__Apply what you read__
- A) According to the article about Mr. Butler, when did he sign his lease?
- B) Write the next part of the article about Mr. Butler's return to housing, starting after its final sentence.

__Page extract__
● ● ● ● ● ● ●

Originally from Chicago, Mr. Butler moved to the Houston area from Mississippi over 35 years ago after his military service. Though there had been times where he had stayed with family friends or at the hospital (due to multiple chronic illnesses), Mr. Butler typically slept in his car and it had been four years since he had a place of his own. His nights were mostly spent worrying about who may reach in and grab his medication bag as he slept with his car windows down, because of the brutal heat that comes with Texas summers.
Mr. Butler utilized day shelter services at 1960 Hope Center when he could, eating lunch there a couple days a week and taking a shower if he was able to get there early enough. It wasn’t until his future case manager, Fernando Torres from Avenue 360, found him while he was on a street corner one day, that Mr. Butler’s luck began to turn around.
“Mr. Torres and Avenue360 were really the key things that got me into a home again,” said Mr. Butler. “After breaking my ankle, getting sick, and not being able to get the proper paperwork in order, it looked like I was going to be on the streets for a while.”
Mr. Butler said he had a mission to be in a place of his own again, never giving up hope that his time would come. Mr. Butler began working with Avenue360 in May and was able to sign his lease at the beginning of August. When it was finally time to move-in, he admits to being apprehensive.

● ● ● ● ● ● ●

__Excerpted records__
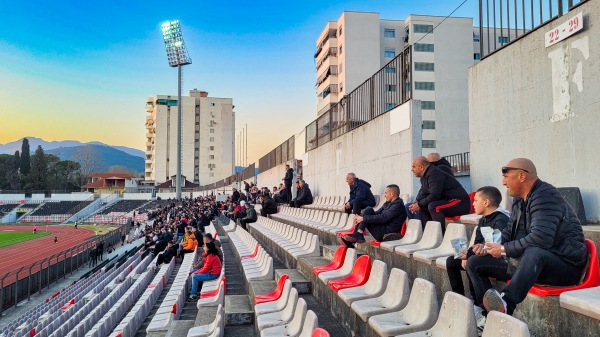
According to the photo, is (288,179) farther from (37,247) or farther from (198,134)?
(198,134)

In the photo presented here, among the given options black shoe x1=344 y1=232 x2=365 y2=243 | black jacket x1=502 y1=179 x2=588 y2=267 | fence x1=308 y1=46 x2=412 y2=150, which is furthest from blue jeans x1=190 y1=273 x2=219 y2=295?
black jacket x1=502 y1=179 x2=588 y2=267

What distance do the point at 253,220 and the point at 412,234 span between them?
873cm

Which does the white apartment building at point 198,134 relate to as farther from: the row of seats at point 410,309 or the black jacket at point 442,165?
the row of seats at point 410,309

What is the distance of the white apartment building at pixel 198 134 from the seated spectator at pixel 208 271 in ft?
257

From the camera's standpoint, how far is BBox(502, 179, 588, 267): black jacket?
2.58m

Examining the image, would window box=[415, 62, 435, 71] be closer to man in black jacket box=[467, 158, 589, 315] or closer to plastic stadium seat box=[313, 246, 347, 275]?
plastic stadium seat box=[313, 246, 347, 275]

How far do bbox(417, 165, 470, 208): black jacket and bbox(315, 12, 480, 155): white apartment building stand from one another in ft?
103

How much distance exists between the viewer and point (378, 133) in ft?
28.8

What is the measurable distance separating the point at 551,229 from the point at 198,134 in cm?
8748

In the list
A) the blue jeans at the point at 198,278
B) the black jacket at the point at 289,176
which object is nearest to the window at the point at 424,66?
the black jacket at the point at 289,176

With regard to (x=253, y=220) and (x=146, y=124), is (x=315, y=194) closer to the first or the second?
(x=253, y=220)

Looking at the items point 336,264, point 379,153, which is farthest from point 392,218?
point 379,153

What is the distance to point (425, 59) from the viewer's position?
4081 cm

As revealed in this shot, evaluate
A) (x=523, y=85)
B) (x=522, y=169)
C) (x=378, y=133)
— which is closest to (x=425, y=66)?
(x=378, y=133)
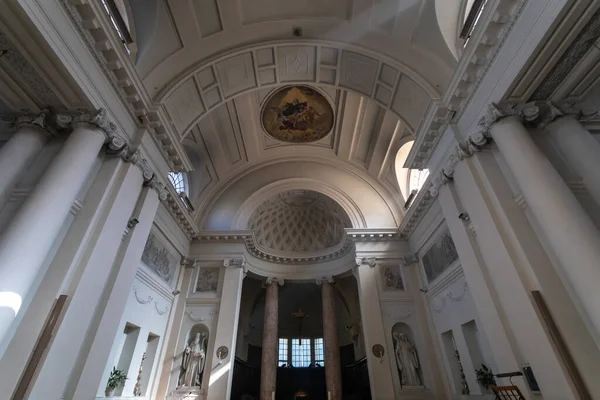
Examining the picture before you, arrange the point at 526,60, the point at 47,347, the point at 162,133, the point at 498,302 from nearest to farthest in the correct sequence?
the point at 47,347 < the point at 526,60 < the point at 498,302 < the point at 162,133

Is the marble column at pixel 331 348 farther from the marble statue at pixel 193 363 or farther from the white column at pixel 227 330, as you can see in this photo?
the marble statue at pixel 193 363

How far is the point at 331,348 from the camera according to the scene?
11.7 m

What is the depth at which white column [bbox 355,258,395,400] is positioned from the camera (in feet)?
31.9

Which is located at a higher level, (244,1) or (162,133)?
(244,1)

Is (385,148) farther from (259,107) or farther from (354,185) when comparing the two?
(259,107)

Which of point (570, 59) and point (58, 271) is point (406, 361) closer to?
point (570, 59)

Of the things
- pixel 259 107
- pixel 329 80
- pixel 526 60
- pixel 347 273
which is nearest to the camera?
pixel 526 60

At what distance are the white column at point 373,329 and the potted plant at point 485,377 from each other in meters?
3.42

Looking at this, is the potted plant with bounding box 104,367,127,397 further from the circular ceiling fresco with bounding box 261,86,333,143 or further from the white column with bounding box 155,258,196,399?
the circular ceiling fresco with bounding box 261,86,333,143

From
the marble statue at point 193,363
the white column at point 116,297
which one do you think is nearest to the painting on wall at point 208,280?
the marble statue at point 193,363

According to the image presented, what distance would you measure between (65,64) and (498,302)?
8.52 m

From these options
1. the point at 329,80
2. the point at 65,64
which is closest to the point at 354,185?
the point at 329,80

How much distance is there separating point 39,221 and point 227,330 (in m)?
7.73

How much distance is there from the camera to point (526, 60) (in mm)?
4820
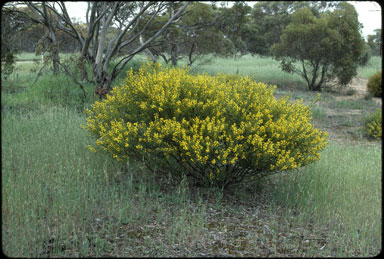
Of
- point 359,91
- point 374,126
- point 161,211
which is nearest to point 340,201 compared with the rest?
point 161,211

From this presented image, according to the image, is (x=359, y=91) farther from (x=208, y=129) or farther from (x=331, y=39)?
(x=208, y=129)

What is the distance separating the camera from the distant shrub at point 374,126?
10.7 meters

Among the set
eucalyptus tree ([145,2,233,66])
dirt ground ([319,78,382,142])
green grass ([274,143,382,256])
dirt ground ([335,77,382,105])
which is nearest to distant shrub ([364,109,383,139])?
dirt ground ([319,78,382,142])

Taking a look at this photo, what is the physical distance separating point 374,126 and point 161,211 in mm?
9292

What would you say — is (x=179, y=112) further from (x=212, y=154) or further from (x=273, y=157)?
(x=273, y=157)

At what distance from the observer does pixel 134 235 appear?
3.72 metres

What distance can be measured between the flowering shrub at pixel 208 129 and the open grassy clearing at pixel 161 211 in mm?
474

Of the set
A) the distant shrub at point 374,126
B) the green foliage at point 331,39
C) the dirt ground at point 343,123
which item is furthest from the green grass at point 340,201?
the green foliage at point 331,39

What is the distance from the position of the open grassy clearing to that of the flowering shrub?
474 mm

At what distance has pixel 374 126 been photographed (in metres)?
11.0

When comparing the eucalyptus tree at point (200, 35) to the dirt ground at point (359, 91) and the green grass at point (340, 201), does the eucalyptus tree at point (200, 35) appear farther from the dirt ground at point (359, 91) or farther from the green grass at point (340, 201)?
the green grass at point (340, 201)

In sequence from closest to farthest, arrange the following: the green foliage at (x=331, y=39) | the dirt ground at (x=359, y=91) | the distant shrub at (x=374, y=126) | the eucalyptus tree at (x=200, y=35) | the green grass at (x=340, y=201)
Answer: the green grass at (x=340, y=201) → the distant shrub at (x=374, y=126) → the eucalyptus tree at (x=200, y=35) → the dirt ground at (x=359, y=91) → the green foliage at (x=331, y=39)

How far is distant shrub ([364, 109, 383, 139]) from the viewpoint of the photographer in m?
10.7

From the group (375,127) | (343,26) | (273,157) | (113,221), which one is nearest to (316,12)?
(343,26)
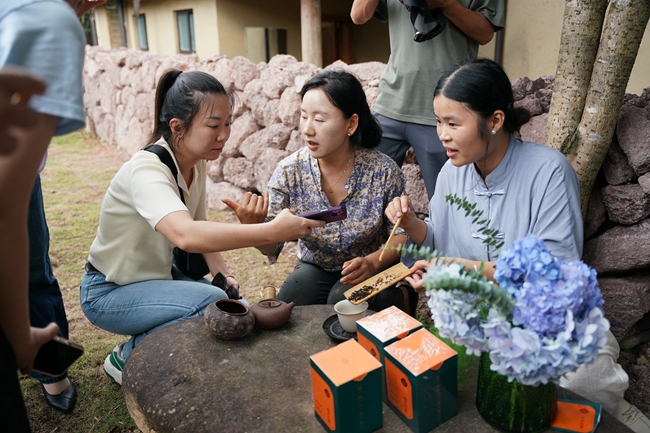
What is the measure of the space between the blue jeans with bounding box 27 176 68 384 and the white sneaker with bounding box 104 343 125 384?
1.09 ft

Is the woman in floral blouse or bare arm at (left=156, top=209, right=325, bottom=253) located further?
the woman in floral blouse

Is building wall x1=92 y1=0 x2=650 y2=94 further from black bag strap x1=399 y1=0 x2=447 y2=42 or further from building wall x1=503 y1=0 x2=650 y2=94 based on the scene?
black bag strap x1=399 y1=0 x2=447 y2=42

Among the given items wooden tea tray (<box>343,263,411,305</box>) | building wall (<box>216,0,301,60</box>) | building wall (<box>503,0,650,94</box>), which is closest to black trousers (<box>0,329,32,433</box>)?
wooden tea tray (<box>343,263,411,305</box>)

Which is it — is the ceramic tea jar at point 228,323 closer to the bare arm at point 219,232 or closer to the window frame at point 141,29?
the bare arm at point 219,232

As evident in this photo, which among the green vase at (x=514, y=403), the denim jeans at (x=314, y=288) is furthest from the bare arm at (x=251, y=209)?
the green vase at (x=514, y=403)

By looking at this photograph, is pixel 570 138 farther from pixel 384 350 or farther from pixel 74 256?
pixel 74 256

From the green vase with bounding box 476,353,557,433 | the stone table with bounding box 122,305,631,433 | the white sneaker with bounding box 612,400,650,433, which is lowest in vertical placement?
the white sneaker with bounding box 612,400,650,433

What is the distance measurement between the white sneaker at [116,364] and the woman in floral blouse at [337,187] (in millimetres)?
871

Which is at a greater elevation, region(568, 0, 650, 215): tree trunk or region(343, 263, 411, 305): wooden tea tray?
region(568, 0, 650, 215): tree trunk

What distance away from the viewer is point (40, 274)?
224 cm

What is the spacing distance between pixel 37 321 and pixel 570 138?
8.70 ft

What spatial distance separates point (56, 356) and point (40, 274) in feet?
3.41

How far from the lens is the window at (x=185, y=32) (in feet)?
28.1

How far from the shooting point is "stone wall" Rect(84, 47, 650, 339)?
2.56 meters
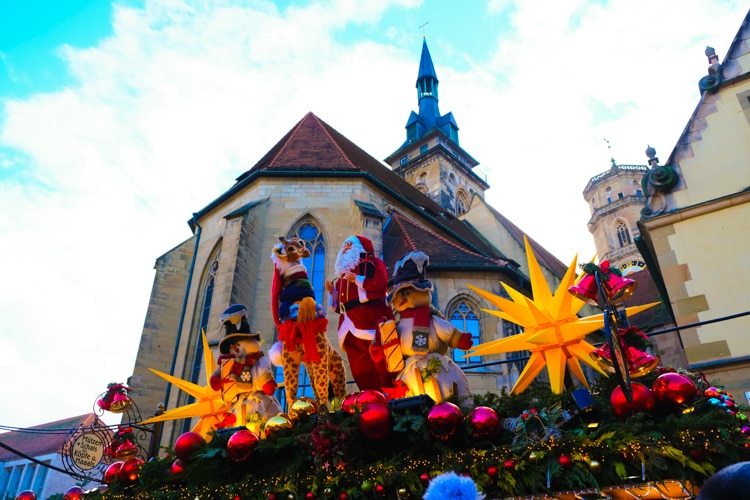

● ● ● ● ● ● ●

__List of answers__
- A) He signed it at the beginning of August.

- B)
“I honestly thought I was going to be a prisoner in there,” said Mr. Butler. “I became accustomed to living on streets. It hasn’t been like that at all though, everyone has been really nice and I met a new friend just the other day. I think I’m going to like it here.”
Mr. Butler talks about his on-going struggles with pain management due to nerve damage and arthritis. He hopes to be able to get into a normal routine soon, but as for right now he’s enjoying being able to sit down and relax without fear for the first time in years.
When asked what he would want others to know about those experiencing homelessness he immediately thought of the address he has had on his driver’s license for the past 35 years. “Homelessness isn’t just the unfamiliar faces you see on the street corners,” Mr. Butler said. “Homelessness can be your next-door neighbor. I have a son who has a Master’s degree and an ex-wife who is the vice president at a prominent company, it really can happen to anyone.”